As I read Sixth Amendment precedent, the district court violated Ms. Hastie’s rights by instructing the jury, as a matter of law, that the “personal information” element of a § 2721(a)(1) offense categorically includes email addresses. I would grant Ms. Hastie a new trial, and therefore respectfully dissent from the majority’s affir-mance of her DPPA conviction.3

. For similar cases from other circuits, see, e.g., United States v. White Horse, 807 F.2d 1426, 1430 (8th Cir. 1986) (holding that the district court "invaded the jury's domain by declaring in [its] instructions to the jury that, as a matter of law, the [Cheyenne River Sioux Tribe] Telephone Authority constituted an Indian tribal organization under 18 U.S.C. § 1163”); United States v. Mentz, 840 F.2d 315, 320 (6th Cir. 1988) ("We agree with *1311Menz that the [district court] invaded the jury’s province by instructing that body, in clear and unequivocal language, that the banks were FDIC insured at the time the robberies occurred.”); United States v. Johnson, 718 F.2d 1317, 1318 (5th Cir. 1983) (en banc) (ruling that the district court erred in instructing the jury that a particular document was a “security” as a matter of law, because "it is the jury’s exclusive province to apply the law to the facts and determine whether the document is a security”). There is one unpublished case that employs the majority's rationale, but that case — like the majority here — does not cite any Sixth Amendment precedent to support its ruling. See United States v. Franklin, 298 Fed.Appx. 477, 478-79 (6th Cir. 2008) (holding, in a prosecution for knowingly using a destructive device in furtherance of a crime of violence, that the district court did not err in instructing the jury "that, as a matter of law, a Molotov cocktail is a ‘destructive device’ ”). Cf. United States v. Grote, 632 F.2d 387, 391 (5th Cir. 1980) (approving instruction telling the jury that "a taxpayer’s return which does not contain financial information, enabling the [IRS] to determine the party’s tax liability, if any, is not a return”).

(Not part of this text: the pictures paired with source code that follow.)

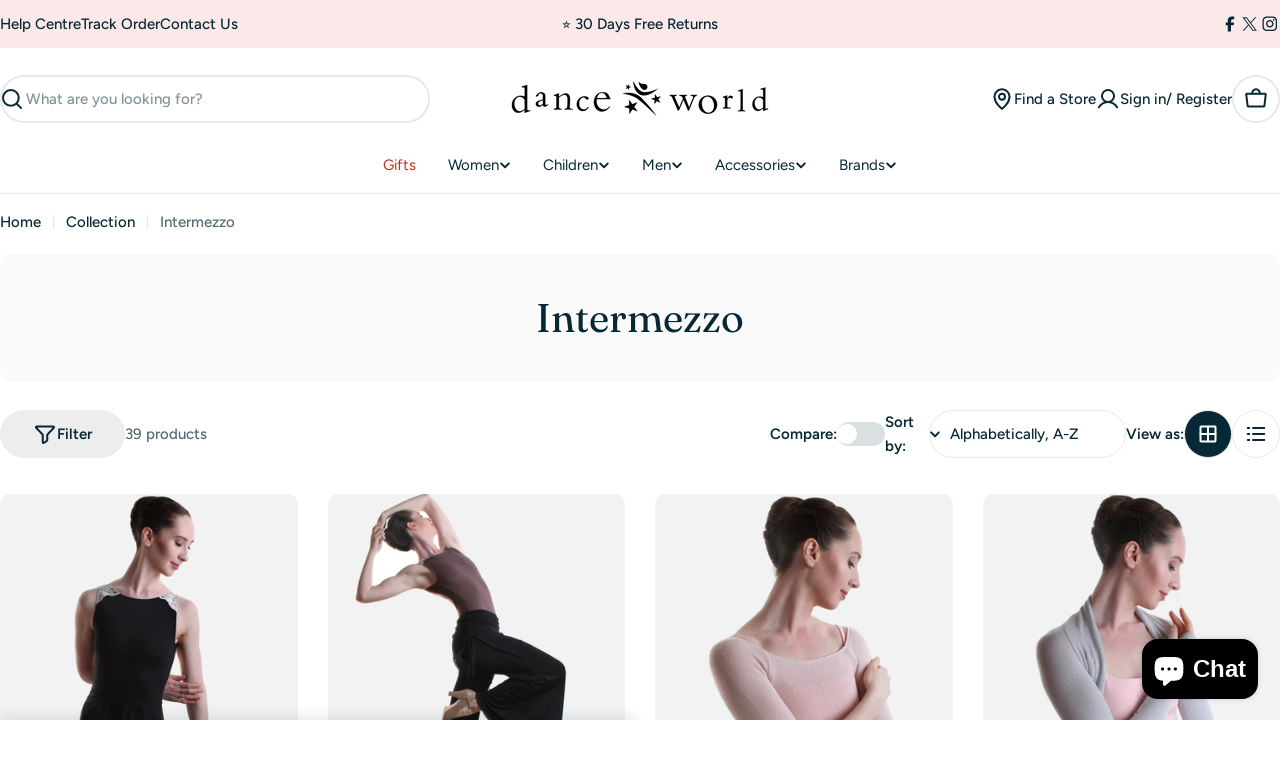

--- FILE ---
content_type: text/css
request_url: https://danceworld.ie/cdn/shop/t/18/assets/section-collection-hero.css?v=165301426646974936861750410435
body_size: -228
content:
.collection-hero{--text-gap: 2rem;--text-gap-mobile: 1.6rem}.collection-hero .empty-space{min-height:var(--spacing-height-mobile)}@media (min-width: 768px){.collection-hero .empty-space{min-height:var(--spacing-height)}}.collection-hero .hero__media{min-height:100%}.collection-hero__text{--padding-x: 10rem}@media (max-width: 1023.98px){.collection-hero__text{--padding-x: 4rem}}@media (max-width: 767.98px){.collection-hero__text{--padding-x: 2rem}}.collection-hero__description{margin-top:var(--text-gap);max-width:min(67rem,90%)}.text-center .collection-hero__description{margin-inline:auto}.text-right .collection-hero__description{margin-inline-start:auto}@media (max-width: 767.98px){.collection-hero__description{margin-top:var(--text-gap-mobile)}}.collection-hero:not(.color-inherit) .collection-hero__text{padding-inline:var(--padding-x)}.collection-hero--image-left{--text-gap-mobile: 1.2rem}.collection-hero--image-left .collection-hero__inner{--f-grid-columns: 1}@media (min-width: 768px){.collection-hero--image-left .collection-hero__inner{--f-grid-columns: 2}.collection-hero--image-left .collection-hero__text{padding-inline-start:var(--padding-x)}}.collection-hero--image-right{--text-gap-mobile: 1.2rem}.collection-hero--image-right .collection-hero__inner{--f-grid-columns: 1}@media (min-width: 768px){.collection-hero--image-right .collection-hero__inner{--f-grid-columns: 2}.collection-hero--image-right .collection-hero__text{padding-inline-end:var(--padding-x)}}
/*# sourceMappingURL=/cdn/shop/t/18/assets/section-collection-hero.css.map?v=165301426646974936861750410435 */


--- FILE ---
content_type: text/css
request_url: https://danceworld.ie/cdn/shop/t/18/assets/custom.css?v=31406376121188592781752495593
body_size: -641
content:
.product__media-item.swiper-slide:only-child {
    width: 100% !important;
}

.modal[active]>.drawer__inner {
  overflow: scroll;
}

. In a way, the district court's instruction acted as a mandatory inference, which is also constitutionally problematic. See, e.g., United States v. U.S. Gypsum Co., 438 U.S. 422, 446, 98 S.Ct. 2864, 57 L.Ed.2d 854 (1978) (explaining how a mandatory inference “invade[s] [the jury’s] factfinding function”); United States v. Cochran, 683 F.3d 1314, 1320 (11th Cir. 2012) ("we disapprove of a jury instruction that invades the jury's province by implicitly mandating an inference”).

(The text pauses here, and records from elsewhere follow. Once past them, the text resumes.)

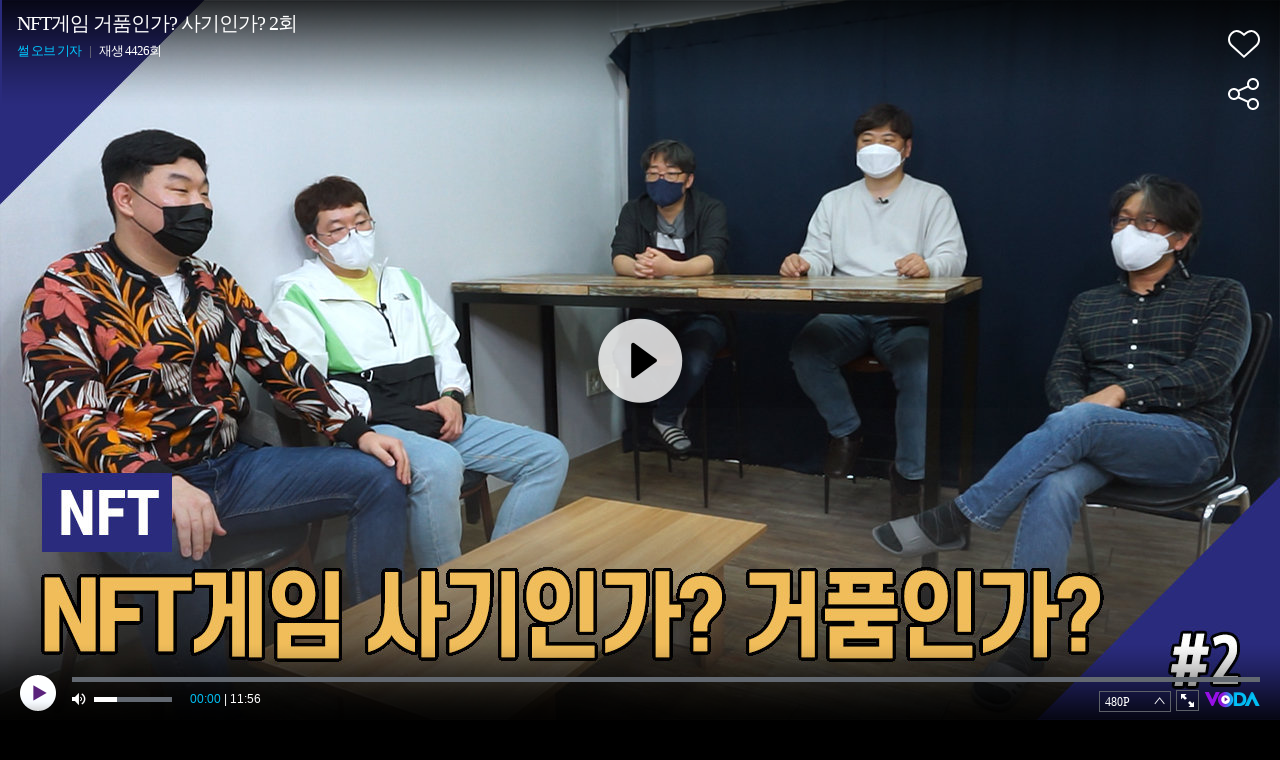

--- FILE ---
content_type: text/html; charset=UTF-8
request_url: https://voda.donga.com/play?cid=3372943&isAutoPlay=1&reco=0
body_size: 1987
content:
<!DOCTYPE html>
<html lang="ko">
<head>
    <title>NFT게임 거품인가? 사기인가? 2회 : VODA : 동아닷컴</title>
    <meta name="keywords" content="보다, VODA, 동아일보, 동아닷컴, news, donga.com, voda, ">
    <meta name="description" content="NFT게임 거품인가? 사기인가? 2회">
    <meta name="writer" content='동아닷컴'>
    <meta name="referrer" content="no-referrer-when-downgrade">
    <meta name='robots' content='index,follow'/><meta name='googlebot' content='index,follow'/>
    <link rel="image_src" href="https://dimg.donga.com/egc/CDB/VODA/Article/CA3/WPGD0000035/62/7b/61/c2/627b61c22192a0a0a0a.jpg" />
    <meta http-equiv='Content-Type' content='text/html; charset=utf-8'>
    <meta http-equiv="X-UA-Compatible" content="IE=edge">
    <meta charset="utf-8">
    <meta property="fb:app_id" content="678966198797210">
    <meta property="og:type" content="video">
    <meta property="og:site_name" content="voda.donga.com" />
    <meta property="og:title" content="NFT게임 거품인가? 사기인가? 2회"/>
    <meta property="og:image" content="https://dimg.donga.com/egc/CDB/VODA/Article/CA3/WPGD0000035/62/7b/61/c2/627b61c22192a0a0a0a.jpg"/>
    <meta property="og:description" content="NFT게임 거품인가? 사기인가? 2회">
    <meta property="og:url" content="https://voda.donga.com/3/all/39/3372943/1">
    <meta name="twitter:card" content="summary" />
    <meta name="twitter:image:src" content="https://dimg.donga.com/egc/CDB/VODA/Article/CA3/WPGD0000035/62/7b/61/c2/627b61c22192a0a0a0a.jpg" />
    <meta name="twitter:site" content="@dongamedia" />
    <meta name="twitter:url" content="https://voda.donga.com/3/all/39/3372943/1" />
    <meta name="twitter:description" content="NFT게임 거품인가? 사기인가? 2회" />
    <meta name="twitter:title" content="NFT게임 거품인가? 사기인가? 2회" /><script type="text/javascript" src="https://image.donga.com/donga/js.v.1.0/jquery-latest.js"></script>
<script type="text/javascript" src="https://image.donga.com/donga/js.v.1.0/jquery-ui.js"></script>
<script type="text/javascript" src="https://image.donga.com/donga/js/jquery.cookie.js"></script>
<script type="text/javascript" src="https://image.donga.com/donga/player/js/jquery.jplayer.js"></script>
<script type='text/javascript' src='https://image.donga.com/donga/js/kakao.2015.min.js'></script>
<script type='text/javascript' src='https://image.donga.com/donga/js.v.2.0/spintop-comment.js?t=20210811'></script>
<link href="https://image.donga.com/donga/player/css/player_smr_PC.css" rel="stylesheet" type="text/css" />
<script type="text/javascript" src="https://image.donga.com/donga/player/js.v.2.0/dplayer_v1.js?t=20240730"></script>
<script type="application/ld+json">
{
    "@context": "https://schema.org",
    "@type": "VideoObject",
    "name": "NFT게임 거품인가? 사기인가? 2회",
    "description": "NFT게임 거품인가? 사기인가? 2회",
    "thumbnailUrl": [
    "https://dimg.donga.com/egc/CDB/VODA/Article/CA3/WPGD0000035/62/7b/61/c2/627b61c22192a0a0a0a.jpg"
    ],
    "uploadDate": "2022-05-11T16:11:55+09:00",
    "duration": "PT11M56S",
    "contentUrl": "https://voda.donga.com/play?cid=3372943&isAutoPlay=1&reco=0",
    "embedUrl": "https://voda.donga.com/3/all/39/3372943/1",
    "regionsAllowed": ["kr"]
}
</script></head>
<body oncontextmenu='return false' onselectstart='return false' ondragstart='return false' >
<div class="jp-video-wrap">
<div id="jp_container_1">video loading...</div>
</div>
</body>
</html>
<script>
$(document).ready ( function(){

    var options = {"model":"smr","newsid":"VODA","cid":"3372943","title":"NFT\uac8c\uc784 \uac70\ud488\uc778\uac00? \uc0ac\uae30\uc778\uac00? 2\ud68c","program":"\uc370 \uc624\ube0c \uae30\uc790","programurl":"https:\/\/voda.donga.com\/Program?cid=2318896","clipurl":"https:\/\/voda.donga.com\/3\/all\/39\/3372943\/1","poster":"https:\/\/dimg.donga.com\/egc\/CDB\/VODA\/Article\/CA3\/WPGD0000035\/62\/7b\/61\/c2\/627b61c22192a0a0a0a.jpg","duration":"716","autoplay":"1","encode_type":"33","device":"PC","like":0,"voda_auto":"1","count_play":4426,"prod":"","css":"player_smr_PC.css","hiddenClass":["jp-mutebox-m"],"mediaInfo":{"mediaurl":"\/nvod\/E\/WPGD0000035\/2022\/05\/C220511153836_5000_t35.mp4","channelid":"CA3","corpcode":"channela","clipid":"CA3_000001902010","cliptime":"20220511154813"},"adInfo":{"cid":"3372943","adlink":"cpid=CD&channelid=CA3&category=01&section=02&programid=CA3_WPGD0000035&clipid=CA3_000001902010&contentnumber=0&targetnation=&isonair=Y&ispay=N&vodtype=C&broaddate=20201222&playtime=716&starttime=0&endtime=0","channelid":"CA3","ptype":"1"},"endInfo":{"cpid":"CD","programid":"CA3_WPGD0000035","clipid":"CA3_000001902010"}} ;
    options.mute = 0 ;   // 1: mute
    options.autoplay = 1 ;  // 0:autoplay false...1: autoplay true ; default : 0
    options.showinfo = 2 ;    // 0:all none...1:title ok, interface none -- default ...2:  title ok, interface ok
    options.share = 1 ;         // 0: none...1: ok

    window.dPlayer =  new dPlayer( $( '#jp_container_1' ), options ) ;

}) ;
</script>
<script>var _GCD = '50'; </script><script src='https://dimg.donga.com/acecounter/acecounter_V70.20130719.js'></script><script>_PL(_rl);</script>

. I recognize that the constitutional violation here is subject to harmless-error review, but the government has the burden of demonstrating harmlessness beyond a reasonable doubt, and it has not even tried to make such a showing. See generally Neder v. United States, 527 U.S. 1, 7, 119 S.Ct. 1827, 144 L.Ed.2d 35 (1999). The jury, moreover, asked the district court whether it had to follow the definition of "personal information” found in the DPPA or the definition set forth in the jury instructions. See D.E. 295 at 137-38; D.E. 302-4 at 3, 5. Given that query, it is not at all clear that the government could show that the Sixth Amendment error is harmless.